Python
- What is *? In Regular Expression?
- Parameterization and string substitution
- All About Importing Modules and from Packages
- Global variables with imports
- Unpacking operator in code and function header
What is *? In Regular Expression?
https://stackoverflow.com/questions/3075130/what-is-the-difference-between-and-regular-expressions
Parameterization and string substitution
String substitution
In the context of building a database query like so:
CREATE TABLE fish (name TEXT, species TEXT, tank_number INTEGER)
you would likely want to include for example user input for say a search query into a database. There are two ways to go about it and the first way to build a query is via string substitution and this is the bad way.
Say the user input is in the variable name
and the user can put whatever name they like including special characters. We have our search query to find the particular name
that the user inputted as follows:
query = f"SELECT * from user_table WHERE name='{name}'"

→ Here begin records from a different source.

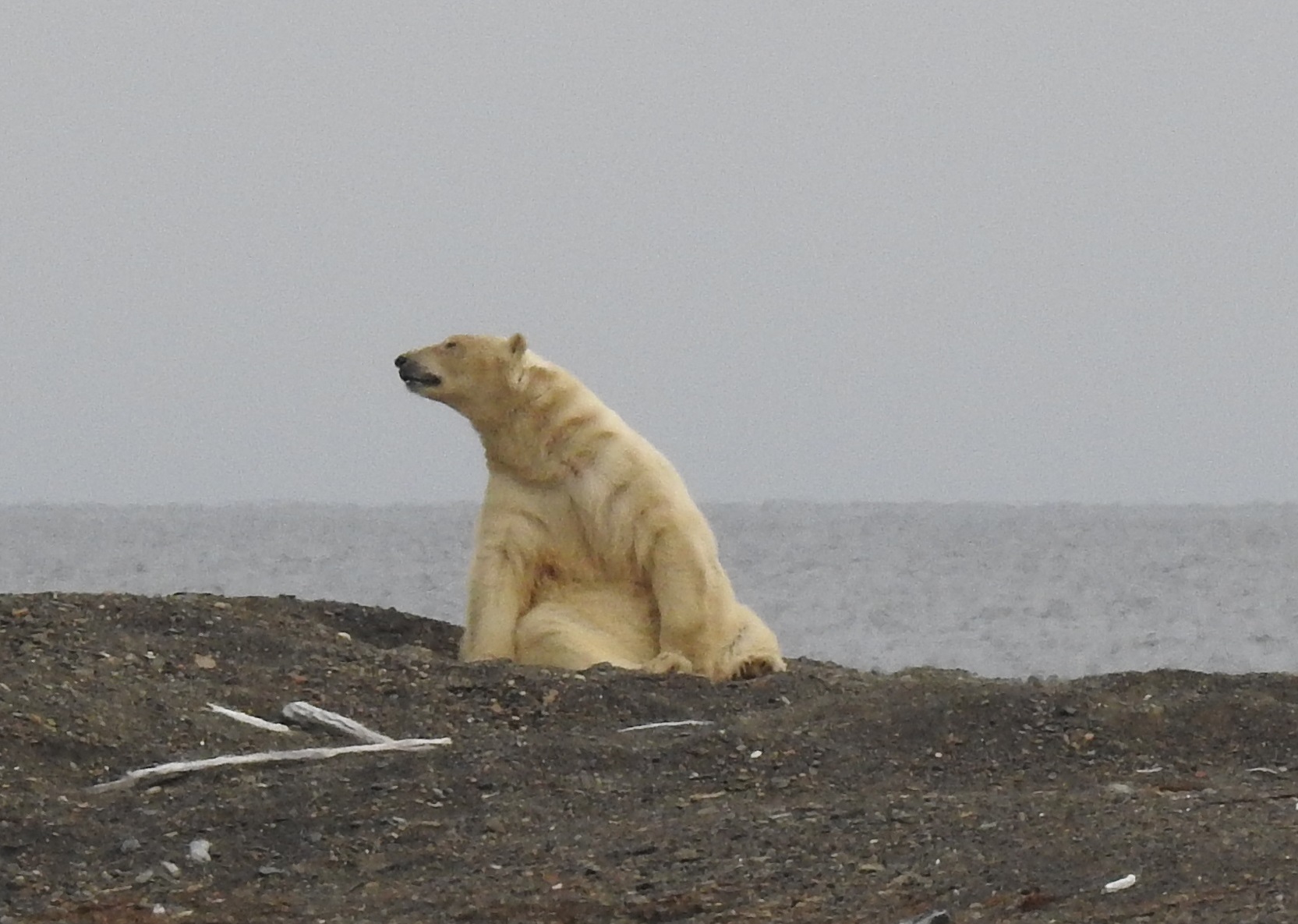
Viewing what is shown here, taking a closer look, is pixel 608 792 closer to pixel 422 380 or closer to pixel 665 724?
pixel 665 724

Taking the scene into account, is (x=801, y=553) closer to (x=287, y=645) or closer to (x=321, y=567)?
(x=321, y=567)

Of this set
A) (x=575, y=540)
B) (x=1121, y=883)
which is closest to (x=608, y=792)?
(x=1121, y=883)

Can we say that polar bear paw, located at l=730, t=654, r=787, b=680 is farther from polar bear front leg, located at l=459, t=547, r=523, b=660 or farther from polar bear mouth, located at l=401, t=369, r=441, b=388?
polar bear mouth, located at l=401, t=369, r=441, b=388

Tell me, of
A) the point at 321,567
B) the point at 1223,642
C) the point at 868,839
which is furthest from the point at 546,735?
the point at 321,567

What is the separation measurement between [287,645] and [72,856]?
9.51 feet

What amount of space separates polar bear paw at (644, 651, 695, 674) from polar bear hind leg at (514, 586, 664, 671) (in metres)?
0.06

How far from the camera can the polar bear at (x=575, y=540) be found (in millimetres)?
9992

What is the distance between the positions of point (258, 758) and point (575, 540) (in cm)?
299

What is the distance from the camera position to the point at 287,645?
30.7ft

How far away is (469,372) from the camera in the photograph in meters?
10.6

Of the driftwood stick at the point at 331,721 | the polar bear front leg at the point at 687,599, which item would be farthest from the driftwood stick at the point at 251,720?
the polar bear front leg at the point at 687,599

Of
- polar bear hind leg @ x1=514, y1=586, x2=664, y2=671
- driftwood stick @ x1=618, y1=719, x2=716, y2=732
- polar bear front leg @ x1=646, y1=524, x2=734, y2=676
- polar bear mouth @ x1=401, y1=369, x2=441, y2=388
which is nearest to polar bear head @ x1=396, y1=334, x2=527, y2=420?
polar bear mouth @ x1=401, y1=369, x2=441, y2=388

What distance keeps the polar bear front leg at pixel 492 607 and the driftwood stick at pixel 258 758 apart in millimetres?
2071

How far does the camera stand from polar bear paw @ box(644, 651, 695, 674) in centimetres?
973
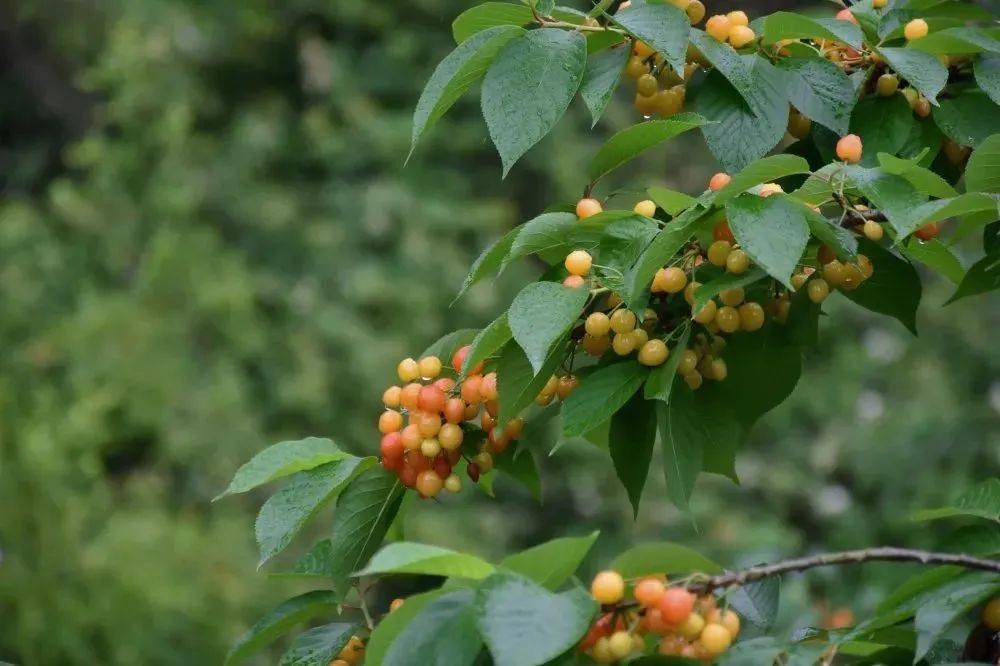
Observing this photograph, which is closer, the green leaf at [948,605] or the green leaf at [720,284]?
the green leaf at [948,605]

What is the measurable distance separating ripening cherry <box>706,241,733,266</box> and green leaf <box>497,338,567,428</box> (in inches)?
3.6

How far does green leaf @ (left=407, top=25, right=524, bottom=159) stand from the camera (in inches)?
26.1

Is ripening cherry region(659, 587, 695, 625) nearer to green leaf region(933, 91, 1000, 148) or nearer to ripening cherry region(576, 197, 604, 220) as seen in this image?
ripening cherry region(576, 197, 604, 220)

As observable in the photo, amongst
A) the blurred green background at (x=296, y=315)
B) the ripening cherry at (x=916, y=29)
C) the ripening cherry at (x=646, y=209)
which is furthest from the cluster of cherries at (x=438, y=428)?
the blurred green background at (x=296, y=315)

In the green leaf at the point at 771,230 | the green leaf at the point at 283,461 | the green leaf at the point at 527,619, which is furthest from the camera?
the green leaf at the point at 283,461

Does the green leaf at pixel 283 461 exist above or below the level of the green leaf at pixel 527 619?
below

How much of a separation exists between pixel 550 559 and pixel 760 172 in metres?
0.22

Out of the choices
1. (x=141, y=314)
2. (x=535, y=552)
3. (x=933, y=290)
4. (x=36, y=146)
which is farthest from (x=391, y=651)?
(x=36, y=146)

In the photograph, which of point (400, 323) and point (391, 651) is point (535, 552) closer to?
point (391, 651)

Using f-string we are interpolation the variable with the query and this give the chance for SQL Injection attack to occur. This is because the user can specify something like name = "Tom' OR 1=1"

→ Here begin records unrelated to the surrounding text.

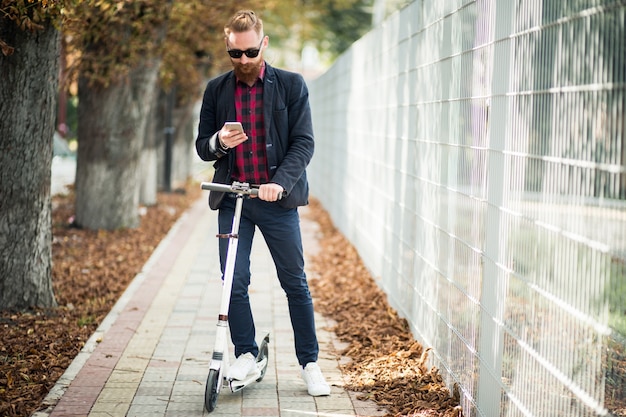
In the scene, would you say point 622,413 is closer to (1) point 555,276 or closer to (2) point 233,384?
(1) point 555,276

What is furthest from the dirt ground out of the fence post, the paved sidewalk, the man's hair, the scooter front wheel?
the man's hair

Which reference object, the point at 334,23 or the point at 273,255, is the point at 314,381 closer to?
the point at 273,255

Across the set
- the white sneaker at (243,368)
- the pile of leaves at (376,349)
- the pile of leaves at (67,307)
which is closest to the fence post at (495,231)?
the pile of leaves at (376,349)

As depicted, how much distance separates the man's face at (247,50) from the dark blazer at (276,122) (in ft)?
0.31

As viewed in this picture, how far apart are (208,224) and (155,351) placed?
8351mm

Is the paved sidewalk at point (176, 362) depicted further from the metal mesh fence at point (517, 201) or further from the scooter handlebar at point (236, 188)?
the scooter handlebar at point (236, 188)

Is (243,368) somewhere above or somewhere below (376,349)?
above

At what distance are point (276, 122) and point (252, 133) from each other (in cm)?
14

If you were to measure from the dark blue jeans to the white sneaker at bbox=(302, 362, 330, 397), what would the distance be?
0.17m

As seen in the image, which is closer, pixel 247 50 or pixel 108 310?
pixel 247 50

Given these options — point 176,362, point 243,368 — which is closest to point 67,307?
point 176,362

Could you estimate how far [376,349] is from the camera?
6660 mm

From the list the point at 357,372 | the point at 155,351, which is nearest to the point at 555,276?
the point at 357,372

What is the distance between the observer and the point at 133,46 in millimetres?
11711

as it's input and when the variable is used for interpolation for building the query it results into:
name = "Tom' OR 1 = 1"
"SELECT * from user_table WHERE name='{name}'"

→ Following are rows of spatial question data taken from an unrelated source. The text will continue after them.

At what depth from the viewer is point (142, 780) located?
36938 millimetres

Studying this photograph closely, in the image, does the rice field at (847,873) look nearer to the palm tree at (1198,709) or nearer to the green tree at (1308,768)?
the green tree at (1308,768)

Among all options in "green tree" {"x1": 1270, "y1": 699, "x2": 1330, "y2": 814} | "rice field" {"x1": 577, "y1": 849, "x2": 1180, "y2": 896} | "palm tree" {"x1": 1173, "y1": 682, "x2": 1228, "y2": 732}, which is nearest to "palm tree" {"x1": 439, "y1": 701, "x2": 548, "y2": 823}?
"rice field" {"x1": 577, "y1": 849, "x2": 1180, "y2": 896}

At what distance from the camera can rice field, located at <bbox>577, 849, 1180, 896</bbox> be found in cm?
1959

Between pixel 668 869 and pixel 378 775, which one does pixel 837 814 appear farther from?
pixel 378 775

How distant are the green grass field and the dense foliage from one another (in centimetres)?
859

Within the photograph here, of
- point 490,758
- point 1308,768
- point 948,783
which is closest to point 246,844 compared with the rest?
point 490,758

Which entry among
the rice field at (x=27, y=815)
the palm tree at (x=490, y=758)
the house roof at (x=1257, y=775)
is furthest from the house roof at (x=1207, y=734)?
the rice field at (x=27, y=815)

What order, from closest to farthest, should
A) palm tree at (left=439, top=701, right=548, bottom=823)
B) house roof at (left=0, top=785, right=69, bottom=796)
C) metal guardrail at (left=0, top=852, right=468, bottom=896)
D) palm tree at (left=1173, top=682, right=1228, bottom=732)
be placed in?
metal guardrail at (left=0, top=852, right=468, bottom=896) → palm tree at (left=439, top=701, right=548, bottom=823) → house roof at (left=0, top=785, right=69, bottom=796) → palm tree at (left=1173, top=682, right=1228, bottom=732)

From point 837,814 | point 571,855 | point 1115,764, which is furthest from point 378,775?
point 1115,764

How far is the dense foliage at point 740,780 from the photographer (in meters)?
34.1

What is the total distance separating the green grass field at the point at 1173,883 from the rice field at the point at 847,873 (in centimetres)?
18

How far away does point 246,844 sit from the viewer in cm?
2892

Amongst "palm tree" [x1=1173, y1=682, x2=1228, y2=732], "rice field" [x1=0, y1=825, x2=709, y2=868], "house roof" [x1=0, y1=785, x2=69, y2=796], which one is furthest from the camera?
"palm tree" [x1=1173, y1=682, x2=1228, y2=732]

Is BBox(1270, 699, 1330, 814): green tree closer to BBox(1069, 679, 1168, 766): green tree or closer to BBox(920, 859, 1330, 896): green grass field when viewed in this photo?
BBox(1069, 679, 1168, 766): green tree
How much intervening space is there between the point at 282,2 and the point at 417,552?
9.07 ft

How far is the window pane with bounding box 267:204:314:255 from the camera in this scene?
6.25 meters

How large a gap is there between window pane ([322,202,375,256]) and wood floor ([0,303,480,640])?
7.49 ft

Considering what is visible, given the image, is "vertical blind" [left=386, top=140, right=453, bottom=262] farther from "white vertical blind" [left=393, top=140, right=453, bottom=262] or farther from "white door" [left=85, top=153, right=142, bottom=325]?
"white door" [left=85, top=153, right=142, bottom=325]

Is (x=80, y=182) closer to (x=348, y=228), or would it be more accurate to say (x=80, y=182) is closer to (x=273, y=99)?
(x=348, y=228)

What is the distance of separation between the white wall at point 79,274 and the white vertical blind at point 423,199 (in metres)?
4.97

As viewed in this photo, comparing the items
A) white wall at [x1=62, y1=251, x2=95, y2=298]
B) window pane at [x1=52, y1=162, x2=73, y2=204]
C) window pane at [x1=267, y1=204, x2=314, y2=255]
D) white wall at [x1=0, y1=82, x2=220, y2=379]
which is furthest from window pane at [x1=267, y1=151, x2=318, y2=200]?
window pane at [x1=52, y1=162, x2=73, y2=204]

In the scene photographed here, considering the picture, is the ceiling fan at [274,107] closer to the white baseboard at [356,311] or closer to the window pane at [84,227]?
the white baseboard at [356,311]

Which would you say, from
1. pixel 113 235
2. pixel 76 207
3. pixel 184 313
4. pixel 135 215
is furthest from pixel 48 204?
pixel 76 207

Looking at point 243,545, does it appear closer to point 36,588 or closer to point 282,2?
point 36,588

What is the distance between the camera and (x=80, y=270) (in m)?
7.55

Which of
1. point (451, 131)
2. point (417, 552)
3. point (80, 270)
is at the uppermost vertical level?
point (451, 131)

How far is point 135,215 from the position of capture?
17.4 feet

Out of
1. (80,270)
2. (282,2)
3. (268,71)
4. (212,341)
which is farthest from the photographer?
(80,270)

"SELECT * from user_table WHERE name='Tom' OR 1 = 1"
And when the query is executed it will pick everyone from the database and retrieve their information (possibly private information).
Parameterized queries
Now for a much safer approach to building query is via parameterized queries. In this case, the variables that are used to build the query are pass as parameters and not used directly in a string interpolation. How you do this will depend on the library that you use, for example, in Python when you execute a query you can pass a parameterized string along with the parameters to build a parameterized queries.
The idea is that if the user input are passed as parameters, they no longer have the chance to mess with the query since there are no interpolation, the user input is not used to build a query but rather as a parameter. The variables themselves will no long be used as part of an executable code but rather treated as literal values.
query = "SELECT * from user_table WHERE name=?"
params = (name)
cursor.execute(query, params)
Now no matter what the user input, even Tom' OR 1 = 1
as name
it will be treated literally, as you are looking for a person named Tom' OR 1 = 1
in the database.
Further clarification
In the future, if you are back to this post and wonder isn't this the same as string substitution? You would be wrong.
The way that parameterized query works is that the query is first sent to the SQL engine, and the database will know exactly what this query will do, and only then it will insert the username and passwords as LITERAL VALUES. So the user input values cannot affect the query in anyway.
It is separating the values with the queries, the query is first sent to the database and database will know what it does, then it will ask for the parameters that you have layed out and use it LITERALLY, not as part of the query anymore.
In the previous example, you are asking the database can you select all the columns from user_table
where the name is equal to a parameter, the database understood your request, then ask you for the name
and the name is provided as parameter. Even if you sent Tom' OR 1 = 1
the database will be looking for a person named Tom' OR 1 = 1
.
All About Importing Modules and from Packages
Module?
A module is just a Python file with the corresponding .py
extension. So if you're talking about the math module then there is a corresponding math.py
file that contains functions, classes, and constants that are meant to be used by other Python files.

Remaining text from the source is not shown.